- Activity -
Write out the lines below exactly, beginning at the one with "robot we can" and stopping after the one with "Split Hem Linden Tutorial"; the pictures are not copied.

- Records shown -

┄┄┄┄┄┄┄┄┄┄

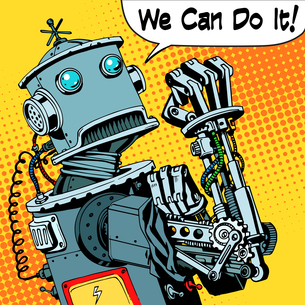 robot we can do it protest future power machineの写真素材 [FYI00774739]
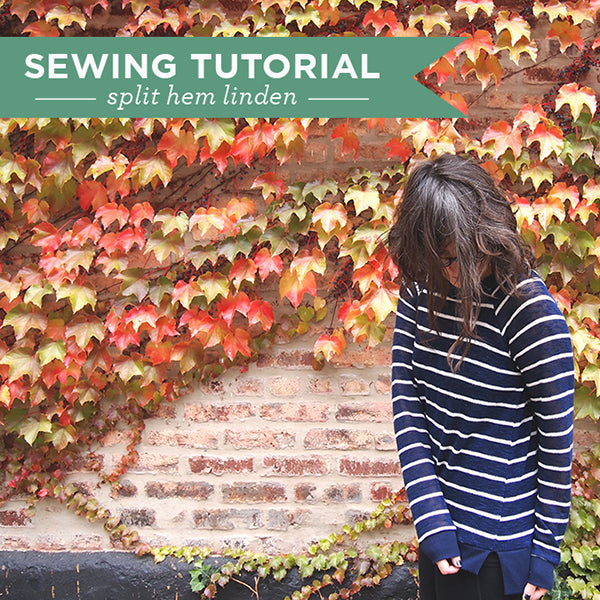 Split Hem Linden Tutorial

┄┄┄┄┄┄┄┄┄┄

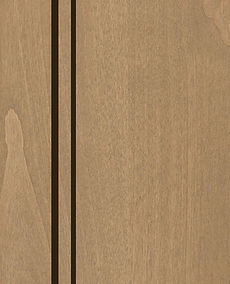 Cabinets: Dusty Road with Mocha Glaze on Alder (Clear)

┄┄┄┄┄┄┄┄┄┄

- Solution for this task -
 robot we can do it protest future power machineの写真素材 [FYI00774739]
 Split Hem Linden Tutorial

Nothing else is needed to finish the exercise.